::: DATASET RECORDS :::

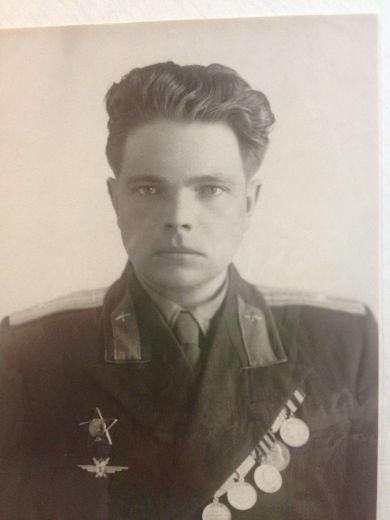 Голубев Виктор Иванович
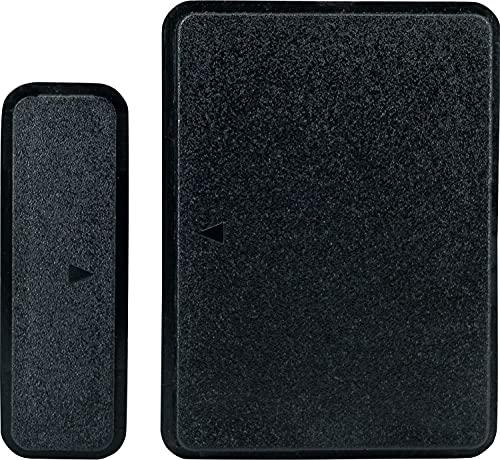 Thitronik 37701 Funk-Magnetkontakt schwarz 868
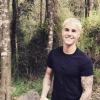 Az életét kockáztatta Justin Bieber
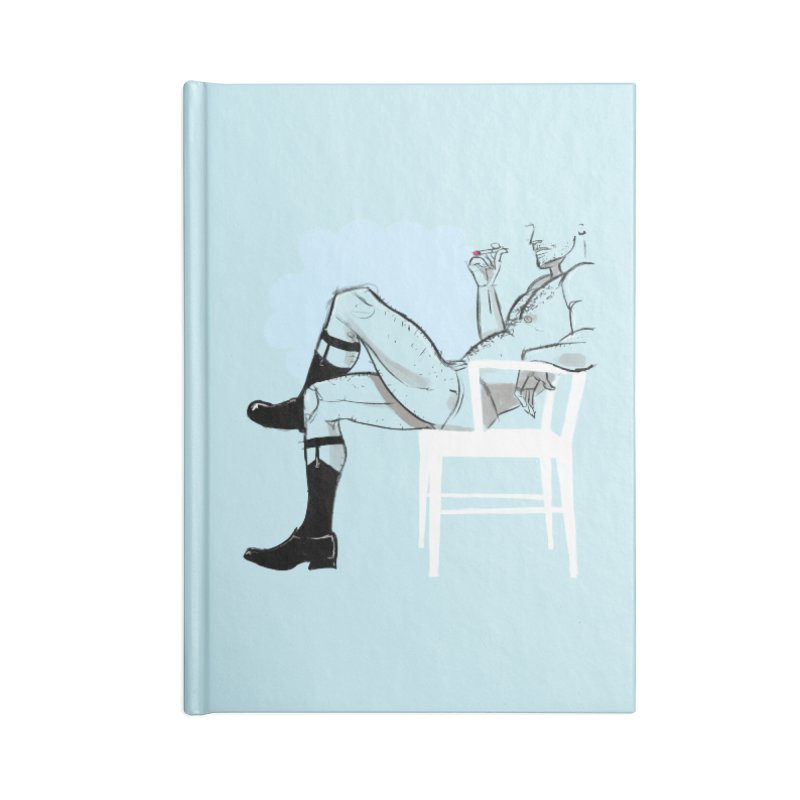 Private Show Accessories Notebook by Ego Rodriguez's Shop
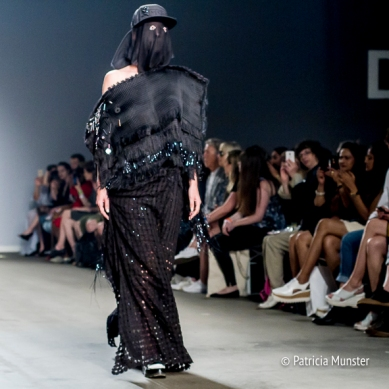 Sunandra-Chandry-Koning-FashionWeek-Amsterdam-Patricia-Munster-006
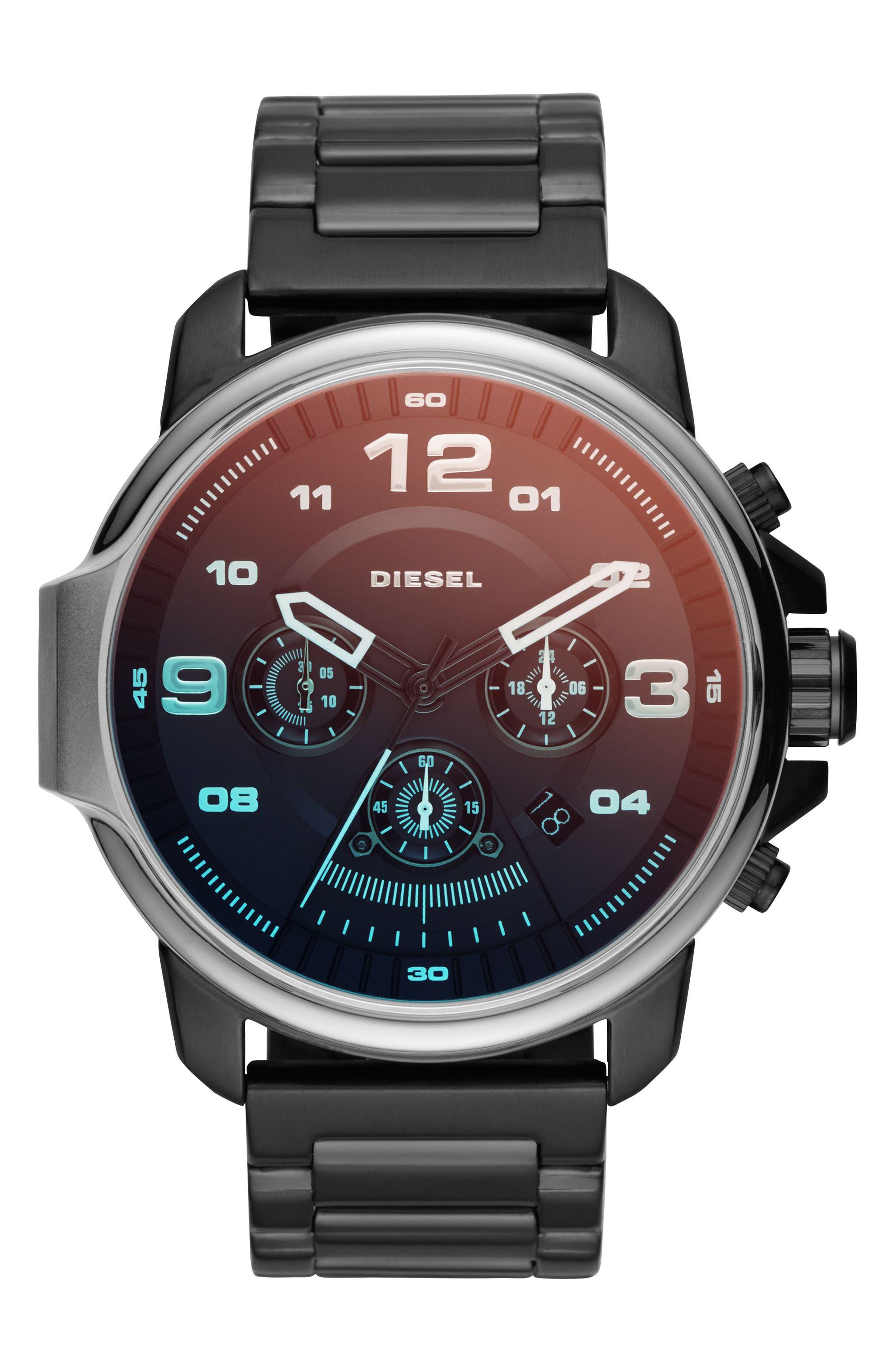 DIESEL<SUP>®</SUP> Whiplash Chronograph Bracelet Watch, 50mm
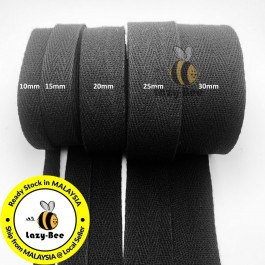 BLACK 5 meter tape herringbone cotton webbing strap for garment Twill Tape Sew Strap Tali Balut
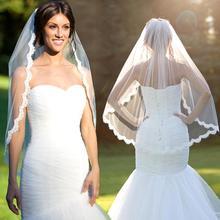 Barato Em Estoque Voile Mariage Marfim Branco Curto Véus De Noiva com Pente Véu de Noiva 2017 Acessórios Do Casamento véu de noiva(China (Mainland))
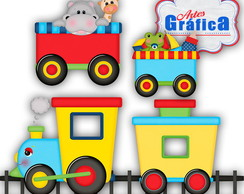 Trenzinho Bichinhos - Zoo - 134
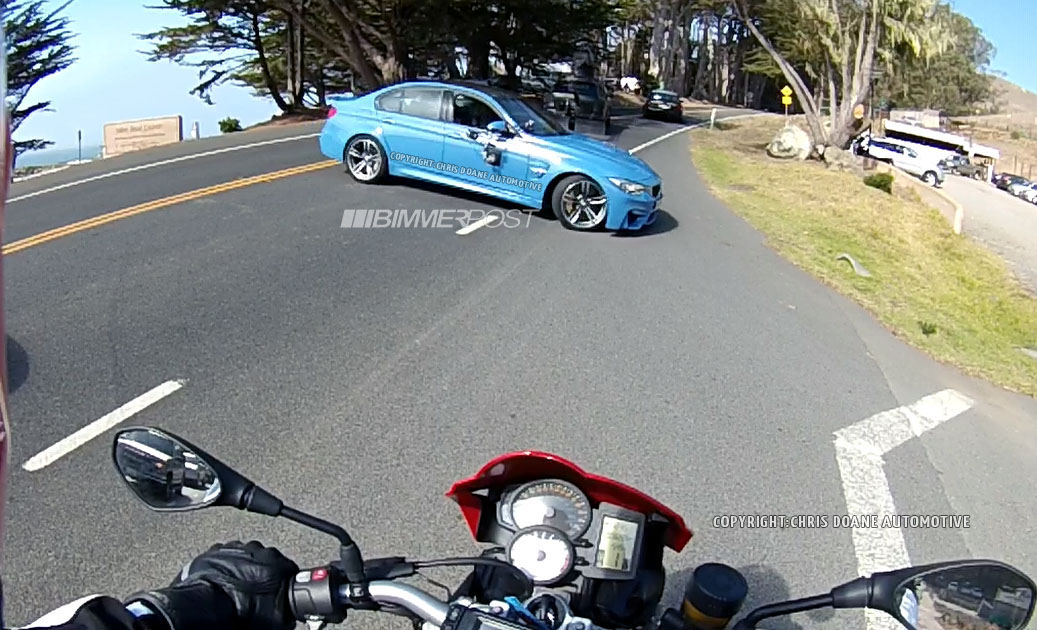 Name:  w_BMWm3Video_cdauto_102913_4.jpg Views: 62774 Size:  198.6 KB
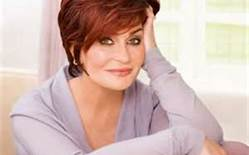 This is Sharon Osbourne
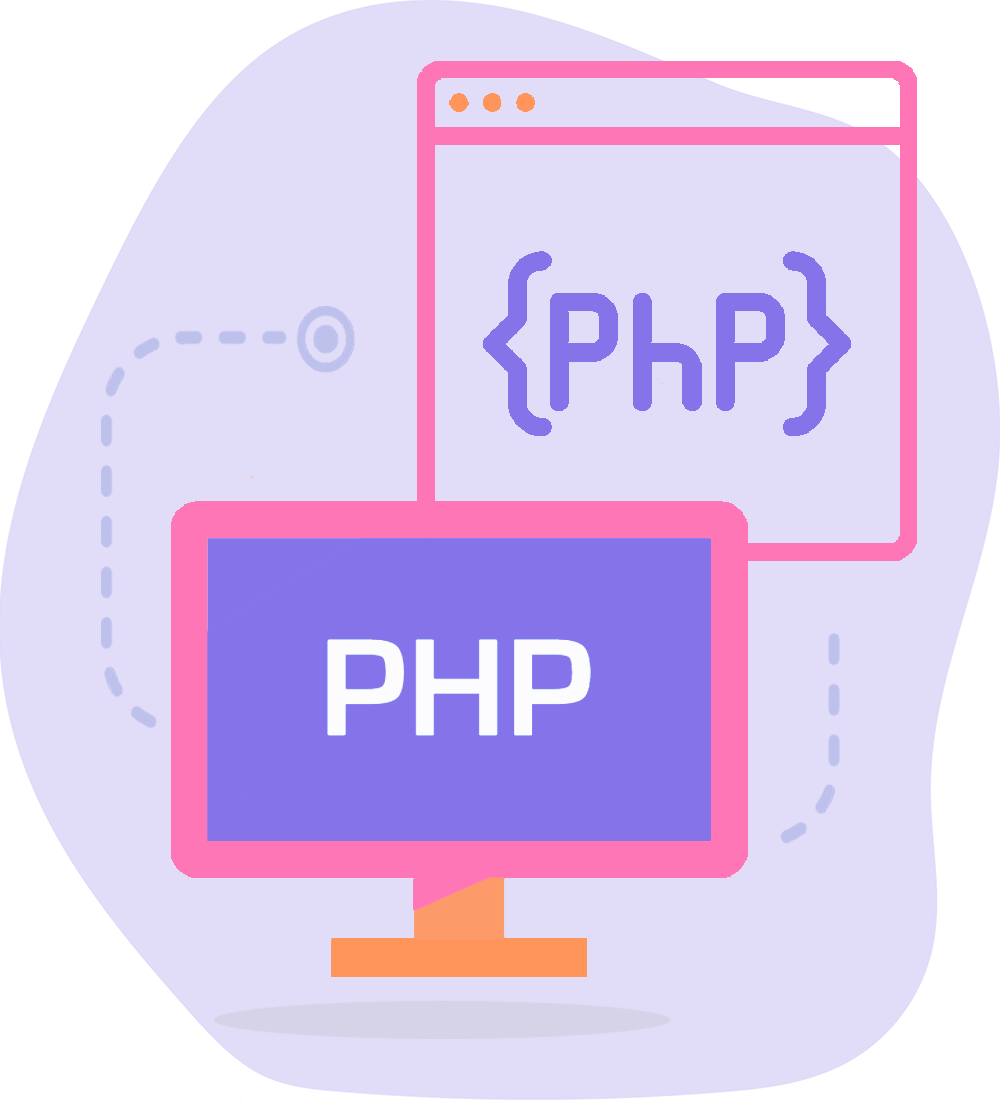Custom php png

:::

WHAT YOU ARE ASKED TO DO:
The response must consist of the entries above exactly as they stand, minus any pictures.

WRITTEN SOLUTION:
 Голубев Виктор Иванович
 Thitronik 37701 Funk-Magnetkontakt schwarz 868
 Az életét kockáztatta Justin Bieber
 Private Show Accessories Notebook by Ego Rodriguez's Shop
 Sunandra-Chandry-Koning-FashionWeek-Amsterdam-Patricia-Munster-006
 DIESEL<SUP>®</SUP> Whiplash Chronograph Bracelet Watch, 50mm
 BLACK 5 meter tape herringbone cotton webbing strap for garment Twill Tape Sew Strap Tali Balut
 Barato Em Estoque Voile Mariage Marfim Branco Curto Véus De Noiva com Pente Véu de Noiva 2017 Acessórios Do Casamento véu de noiva(China (Mainland))
 Trenzinho Bichinhos - Zoo - 134
 Name:  w_BMWm3Video_cdauto_102913_4.jpg Views: 62774 Size:  198.6 KB
 This is Sharon Osbourne
Custom php png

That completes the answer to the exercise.